Similar to the previous study, Guessi et al. [17] investigate the modeling of software architectures for embedded systems. However, this study focuses on architecture description languages (ADLs), as well as the concerns (e.g., quality attributes) being addressed and information (e.g., components, events) being represented in the designed architectures. The investigation was performed via a SLR based on the guidelines of Kitchenham and Charters [9]. The results suggest that UML is the most common language, while safety is the concern that is more often addressed. Despite the variety of approaches that currently exist, the results also suggest that more attention should be placed on the description of embedded system architectures. Among the reasons, Guessi et al. argue that there is a lack of consensus about the most adequate approach(es) for describing architecture, as well as whether existing approaches are sufficient for representing the variety of embedded systems.

Nakagawa et al. [18] present the state of the art on architecting approaches for systems of systemsFootnote 1 (SoS), of which CES are among the most common examples.

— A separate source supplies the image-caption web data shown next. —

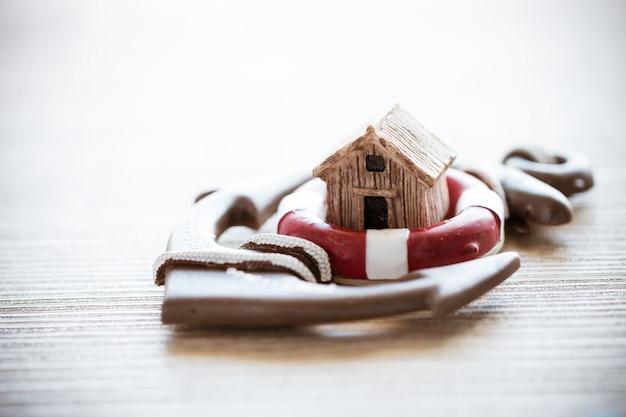 Maison sur ancre de bouée de sauvetage rouge sur bois Photo Premium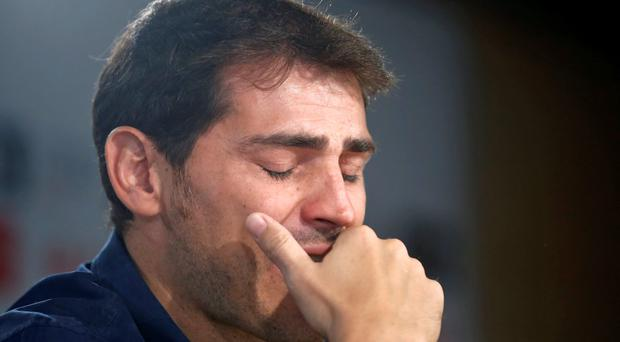 Departing Real Madrid captain and goalkeeper Iker Casillas cries as he tries to read a statement at Santiago Bernabeu stadium in Madrid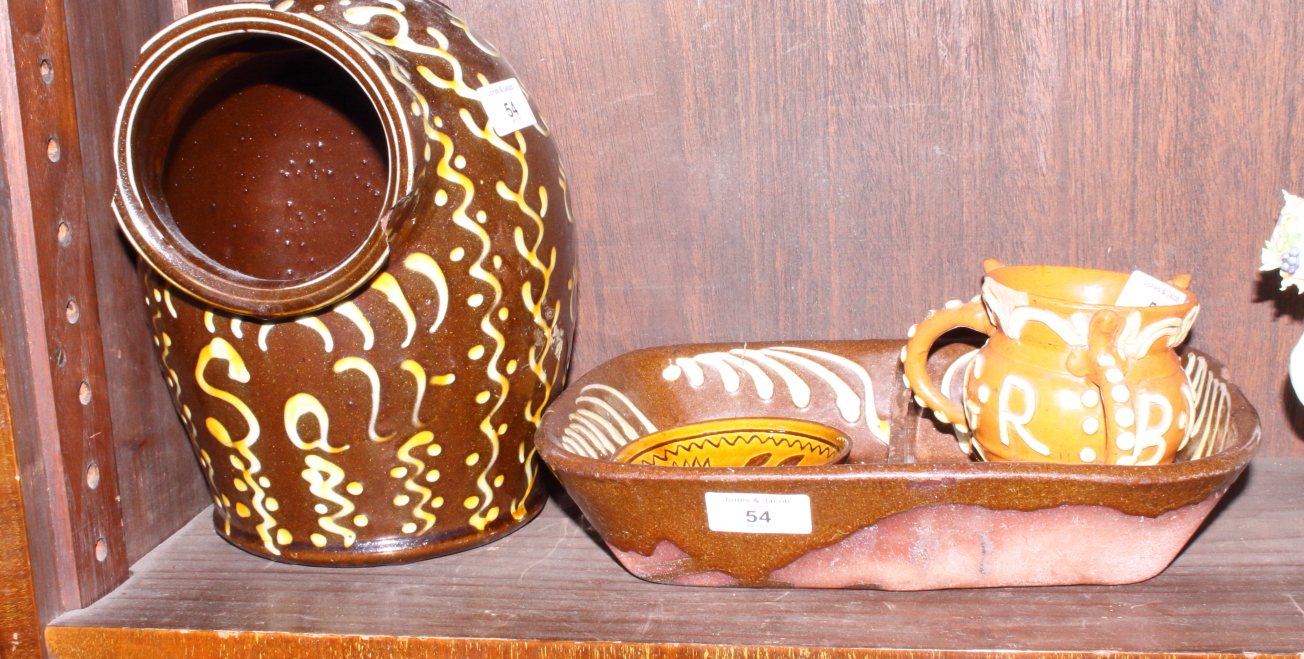 """Lot 54 - A slipware two-division dish, 11"""" wide, a similar three-handled tyg dated 1653, 3 1/2"""" high, and a"""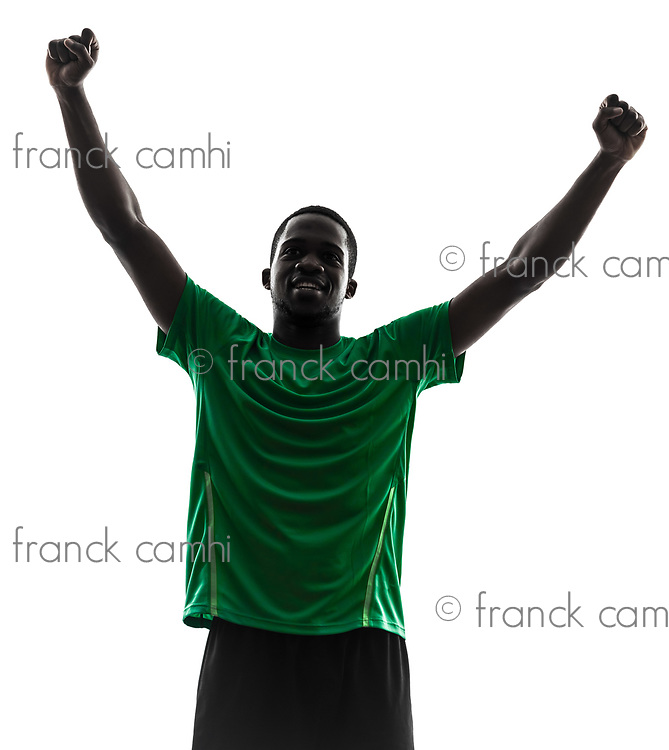 one african man soccer player celebrating victory green jersey in silhouette on white background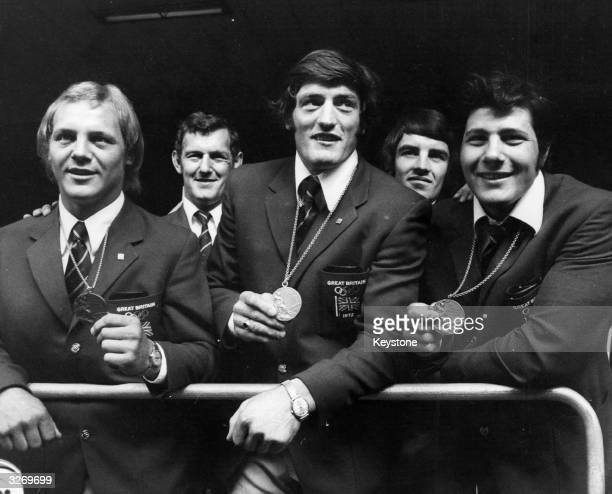 Britain's judo team left to right Brian Jacks Dave Starbrook and Angelo Parisi return to Britain with the medals they won competing in the Munich...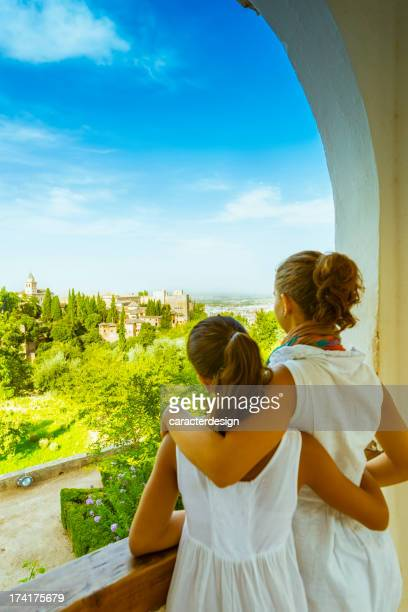 tourists enjoying views from the alhambra, spain - granada spain landmark stock pictures, royalty-free photos & images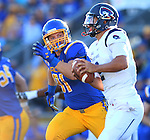 BROOKINGS, SD - SEPTEMBER 26:  JR Plote #91 from South Dakota State chases down quarterback Mathew Barr #2 from Robert Morris in the first quarter Saturday evening at Coughlin Alumni Stadium.  (Photo by Dave Eggen/Inertia)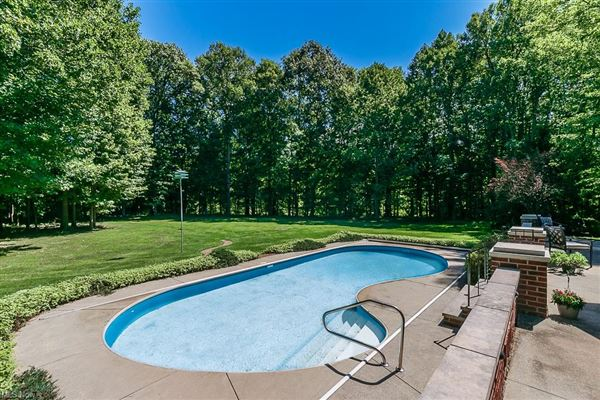 Luxury homes stately brick home on five wooded acres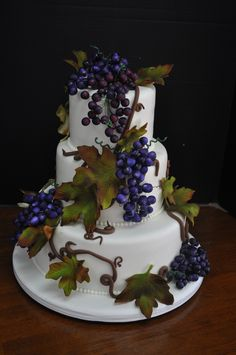 Perfect for your winery wedding, this 3-tiered fondant covered cake is dripping with sugar grapes and leaves.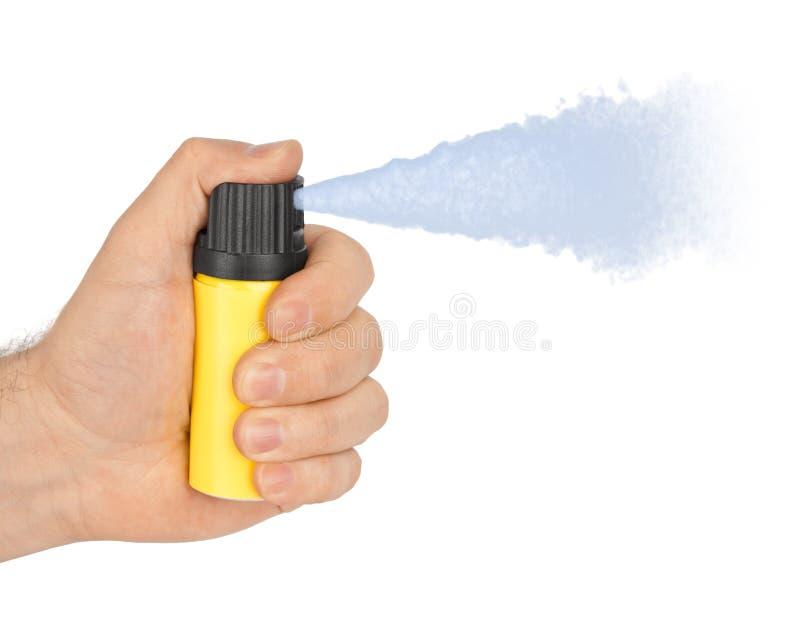 Mão com a garrafa do spray de pimenta fotografia de stock royalty free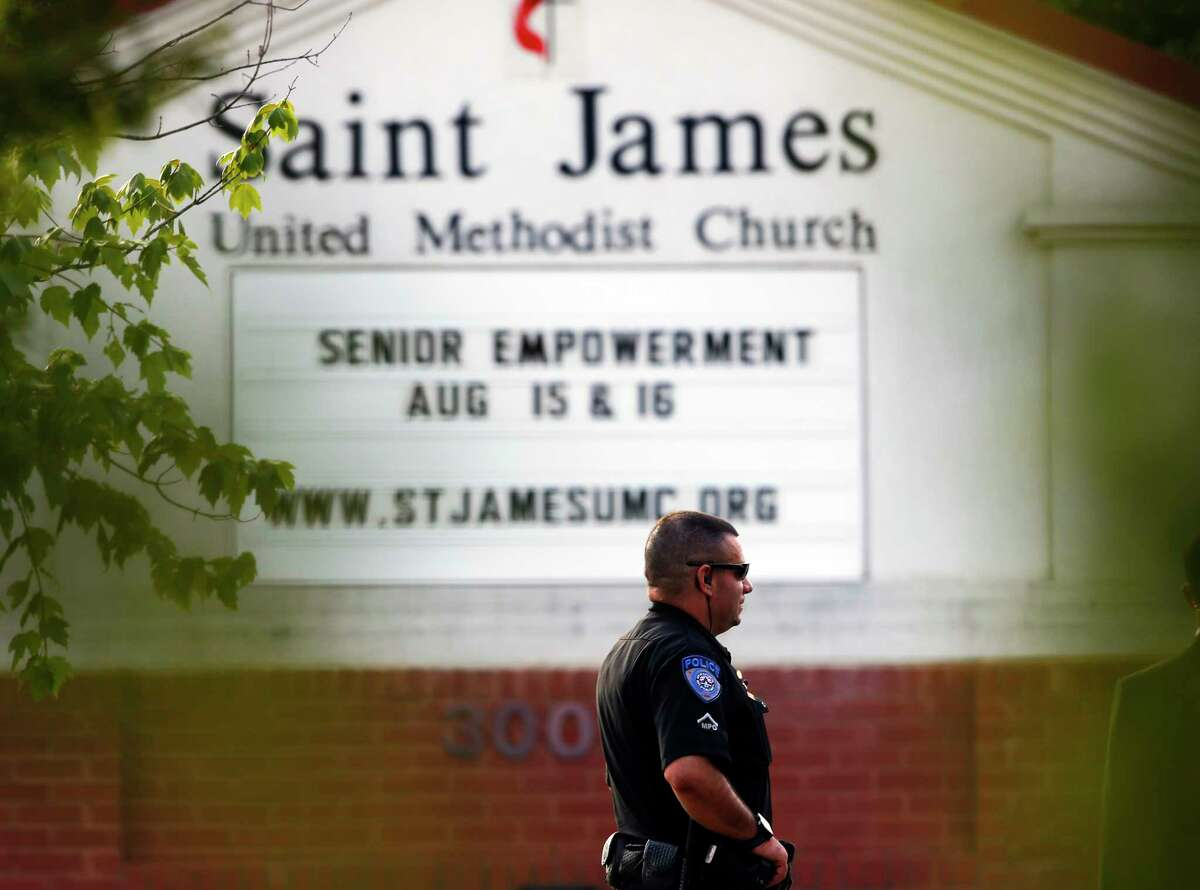 A police officer stands guard at the entrance to St. James United Methodist Church, where funeral services for Bobbi Kristina Brown took place Saturday in Alpharetta, Ga. Brown, the only child of Whitney Houston and R&B singer Bobby Brown, died in hospice care July 26, about six months after she was found face-down and unresponsive in a bathtub in her suburban Atlanta townhome.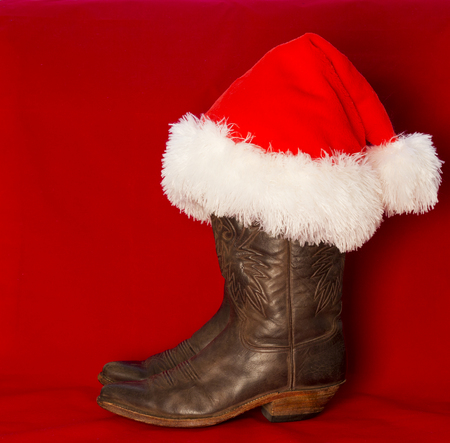 Cowboy Christmas background with traditional American cowboy boots and red Santa hat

For that, an SLR based on the guidelines of Kitchenham and Charters [9] was performed, investigating the creation, representation, evaluation and evolution of these architectures. The results suggest the existence of several approaches, although most of them lack maturity and are neither adequately adapted nor widely adopted. In addition, several application domains (e.g., avionics and space) and quality attributes (e.g., security, reliability and performance) are common between SoS and CES.

2.4 Comparative Analysis

After presenting related work, it is important to highlight the differences between these studies and our work. To illustrate these differences, we compare them w.r.t. six characteristics (Table 1): review type; number of included primary studies; whether the study focuses on CES or is only indirectly related (i.e., with partial applicability to CES); whether it considered quality attributes (QA) in the investigation; whether it considered application domains in the investigation; and the main topic of the investigation. The review type is an indication of whether the study presents an overview or a detailed analysis over the main topic (SMS) or it examines more in-depth research questions (SLR). As presented in Table 1, three other SMSs were performed, although they were focused in different, yet related, topics. However, these three studies were not focused on CESs, which reinforces the purpose of our study, as it complements existing knowledge. Other important aspects of our study include the larger body of knowledge that has been investigated (due to the broader topic of research), as well as the consideration of quality attributes and application domains in the investigation. CESs are used in a variety of application domains and multiple factors affect the decision-making to select or reuse a design approach. Quality constraints are among the most relevant factors, as also suggested by related work [8, 17, 18]. Application domains may also play an important role, as each domain groups a set of common requirements, that are in turn related to specific quality attributes [8].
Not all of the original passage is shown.